Il Venezuela è in questa fase del XXI secolo ciò che Cuba fu nel XX secolo dagli anni ’60. Un paese demonizzato nella società capitalista, attraversato dall’intossicazione informativa, così sproporzionata che a volte toglie il focus al genocidio palestinese in corso o la guerra tra Russia e Ucraina. Questa attualità, esacerbata dall’alleanza tacita del capitalismo 2.0 e delle estreme destre, alimenta un conflitto di interessi che nasconde il nucleo del problema nella patria di Simón Bolívar. Uno stato sovrano sottoposto a un assedio costante per la sua principale risorsa non rinnovabile: il petrolio.

Qualsiasi arma disponibile, incluso il sabotaggio di un sistema elettorale elogiato persino dai detrattori di Hugo Chávez e Nicolás Maduro, è stata cruciale per cercare di far sì che la correlazione di forze nel mondo della comunicazione digitale pendesse verso l’opposizione guidata da Corina Machado. Come se non bastassero il potere militare coercitivo degli USA, dell’Unione Europea, della NATO e dell’organismo regionale più docile alle politiche di Washington, l’OSA. Incluso le recenti critiche di Lula e Gustavo Petro al presidente venezuelano, che lo avevano sostenuto in altre circostanze.
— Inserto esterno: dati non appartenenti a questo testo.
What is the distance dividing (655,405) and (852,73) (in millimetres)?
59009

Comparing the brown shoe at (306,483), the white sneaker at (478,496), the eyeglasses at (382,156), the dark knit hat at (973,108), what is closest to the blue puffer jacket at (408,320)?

Dopo un sabato con marce e contromarce in Venezuela e all’estero, in cui Machado si è autoproclamata vincitrice dell’opposizione salendo su un camion dopo una breve clandestinità e dopo la mobilitazione per la pace del chavismo che ha percorso le avenide di Caracas e altre strade del paese, l’esito elettorale rimane bloccato. Maduro ha vinto per il Consiglio Nazionale Elettorale (CNE) e anche l’opposizione, che ha candidato Edmundo González Urrutia, si dichiara vincitrice.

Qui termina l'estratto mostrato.